P-BCMA-ALLO1 is being developed in partnership with Roche after the two companies announced a strategic global collaboration in 2022, with a focus on allogeneic CAR-T cell therapies for hematological malignancies. Furthermore, Astellas Pharma recently announced a strategic investment to support the advancement of Poseida’s mission to redefine cancer cell therapy. 

RayzeBio

RayzeBio operates within the thriving field of radiopharmaceuticals, developing solid tumor treatments based on radioactive molecules like actinium-225. The radioactivity released by actinium-225 has a very short range of just a few cell widths. When RayzeBio’s tumor-seeking drugs bind to a tumor target, the attached actinium-225’s powerful, short-range radiation can smash nearby cancer cells while sparing healthy tissue further from the tumor.
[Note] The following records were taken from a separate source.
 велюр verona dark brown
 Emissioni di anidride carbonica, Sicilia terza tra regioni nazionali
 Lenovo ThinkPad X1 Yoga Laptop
RayzeBio’s lead candidate is called RYZ101. It targets somatostatin receptor 2 (SSTR2), which is a protein that is over-expressed in gastroenteropancreatic neuroendocrine tumors (GEP-NETs) and extensive stage small cell lung cancer (ES-SCLC). Patients with SSTR-positive GEP-NETs who have previously been treated with lutetium-177-based somatostatin therapies are being enrolled in a phase 3 trial of the drug.

RayzeBio raised $160 million in a series D round in 2022 before overshooting expectations in September last year with a $358 million initial public offering (IPO). It was then announced last month that the San Diego biotech company had officially become a part of Bristol Myers Squibb (BMS) after the pharma giant completed its acquisition. 

Travere Therapeutics

Rare disease company Travere Therapeutics achieved an important milestone last year when the FDA granted accelerated approval for its therapy for primary IgA (immunoglobulin A) nephropathy. IgA nephropathy is a rare disorder that affects the kidneys and happens when IgA settles there. It is usually treated using angiotensin-converting enzyme (ACE) inhibitors or angiotensin receptor blockers (ARBs), but, with its approval, Travere’s drug became the first non-immunosuppressive therapy to treat the disease. 
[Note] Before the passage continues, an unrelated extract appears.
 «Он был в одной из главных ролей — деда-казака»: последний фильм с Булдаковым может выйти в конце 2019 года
The therapy, called FILSPARI, works by blocking the endothelin-1 and angiotensin II receptors, two critical pathways in the progression of IgAN. It is intended for patients who are at risk of rapid disease progression that will likely result in end-stage renal disease. The accelerated approval for the drug was granted on the basis that it is shown to reduce proteinuria, which in turn reduces the risk of kidney failure. Travere has recently submitted a supplemental new drug application to the FDA seeking full approval of FILSPARI.

The San Diego biotech company also has three clinical candidates in its pipeline targeting rare kidney and metabolic diseases. The most recent update from its pipeline came in December 2023, when the company announced it had initiated a phase 3 trial of its candidate for classical homocystinuria (HCU), a rare genetic metabolic disorder caused by a deficiency in the enzyme cystathionine beta synthase (CBS).
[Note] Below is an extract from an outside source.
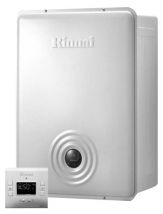 Настенный газовый, конвекционный котел Rinnai RB-167EMF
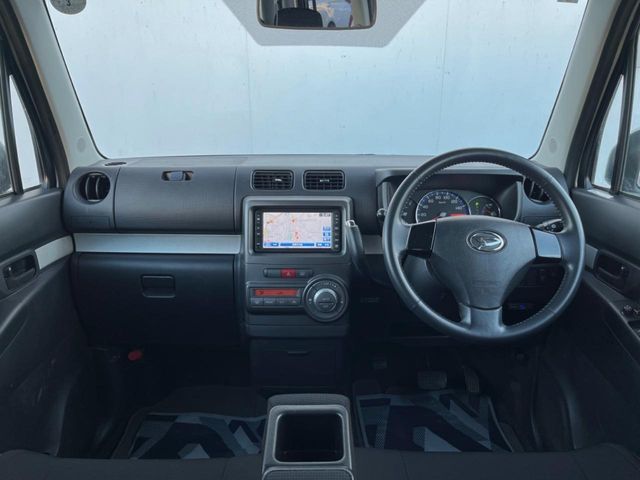 DAIHATSU MOVE CONTE 2013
San Diego life sciences industry: a strong economic impact

According to the 2023 Life Science Economic Impact Report from Biocom California, life sciences employment grew by 8% overall in the San Diego cluster in 2022. Its life science workforce consists of more than 77,000 direct employees and continues to be a driving force in the local economy. Life sciences jobs in San Diego County paid an average of $144,000 yearly and represented a regional economic impact of $57.4 billion. These statistics show that the region continues to solidify its position as one of the country’s most important life science research destinations.